W czasie, kiedy mówimy o zaciskaniu pasa, premia w wysokości 45 tys. złotych dla jednej osoby - w przeliczeniu na miesięczne zarobki - daje nam kwotę ponad 3 tys. złotych. Do społeczeństwa został wysłany bardzo nieczytelny sygnał. Z jednej strony mówi się o oszczędzaniu a z drugiej strony pokazuje się, że elity polityczne nie chcą uczestniczyć w tym procesie. Wątpliwości budzi także tryb przyznania premii. Z punktu prawnego wszystko wygląda przejrzyście, ale jeśli marszałek przyznaje premie swoim zastępcom, a ci z kolei pani marszałek, to jesteśmy świadkami robienia sobie przysług kosztem państwa.

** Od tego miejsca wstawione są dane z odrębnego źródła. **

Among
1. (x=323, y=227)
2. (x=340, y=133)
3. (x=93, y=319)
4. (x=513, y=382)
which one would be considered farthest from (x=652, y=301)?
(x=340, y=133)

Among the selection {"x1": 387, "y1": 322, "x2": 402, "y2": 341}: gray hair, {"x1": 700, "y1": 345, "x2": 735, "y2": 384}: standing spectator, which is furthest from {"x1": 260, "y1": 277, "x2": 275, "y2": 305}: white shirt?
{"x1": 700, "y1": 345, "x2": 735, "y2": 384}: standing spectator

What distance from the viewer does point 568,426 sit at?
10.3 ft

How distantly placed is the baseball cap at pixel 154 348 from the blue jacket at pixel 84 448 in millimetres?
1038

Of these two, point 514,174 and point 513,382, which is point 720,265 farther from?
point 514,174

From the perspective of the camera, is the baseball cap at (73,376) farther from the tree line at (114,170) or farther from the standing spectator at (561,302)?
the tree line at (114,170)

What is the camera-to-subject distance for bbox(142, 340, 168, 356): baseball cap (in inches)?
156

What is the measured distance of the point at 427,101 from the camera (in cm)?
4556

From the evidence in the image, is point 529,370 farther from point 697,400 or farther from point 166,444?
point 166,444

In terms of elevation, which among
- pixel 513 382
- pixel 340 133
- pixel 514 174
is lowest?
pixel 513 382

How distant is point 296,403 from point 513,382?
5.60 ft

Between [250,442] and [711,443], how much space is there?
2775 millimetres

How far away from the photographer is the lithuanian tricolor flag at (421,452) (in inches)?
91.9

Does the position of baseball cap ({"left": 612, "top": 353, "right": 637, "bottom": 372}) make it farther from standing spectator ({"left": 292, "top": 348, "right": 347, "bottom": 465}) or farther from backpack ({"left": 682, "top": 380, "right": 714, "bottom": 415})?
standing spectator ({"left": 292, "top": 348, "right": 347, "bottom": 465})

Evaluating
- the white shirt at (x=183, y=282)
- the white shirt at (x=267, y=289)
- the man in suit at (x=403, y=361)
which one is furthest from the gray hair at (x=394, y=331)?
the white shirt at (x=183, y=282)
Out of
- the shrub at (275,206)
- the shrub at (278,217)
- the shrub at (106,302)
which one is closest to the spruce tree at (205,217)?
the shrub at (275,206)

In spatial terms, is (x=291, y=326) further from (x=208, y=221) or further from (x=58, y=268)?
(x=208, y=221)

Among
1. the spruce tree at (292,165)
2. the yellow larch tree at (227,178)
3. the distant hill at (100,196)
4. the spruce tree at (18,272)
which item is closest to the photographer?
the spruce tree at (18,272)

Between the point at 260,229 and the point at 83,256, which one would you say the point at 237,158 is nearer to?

Owszem, byłoby hipokryzją mówienie, że jest to tylko problem tej ekipy rządzącej - mówi ksiądz Adamczyk.

Reklama

Jego zdaniem z taką mentalnością i sposobem myślenia mamy do czynienia w życiu politycznym od dawna

Nie wiem, na ile politycy potrafią dbać o dobro wspólne, to ocenią wyborcą, ale czuję, że potrafią dbać o swoje dobro - przytacza słowa księdza na swojej stronie internetowej "Gość Niedzielny".

Marszałek Sejmu Ewa Kopacz powiedziała na spotkaniu z dziennikarzami, że Sejm nie jest tylko miejscem stanowienia prawa, ale i zakładem pracy. Ona zaś jako marszałek Sejmu ma obowiązek oceniania swoich podwładnych, czyli członków prezydium Izby. Marszałek wysoko oceniła ich pracę i przyznała im nagrody. Ewa Kopacz przypomniała, że nagrody przyznawali też marszałkowie poprzednich kadencji. Uchyliła się jednak od odpowiedzi na pytanie, czy przyznawanie takich nagród jest etyczne w sytuacji, gdy apeluje się do obywateli o zaciskanie pasa.

Ewa Kopacz dostała nagrodę w wysokości 45 tys. zł, a wicemarszałkowie otrzymali po 40 tys. zł.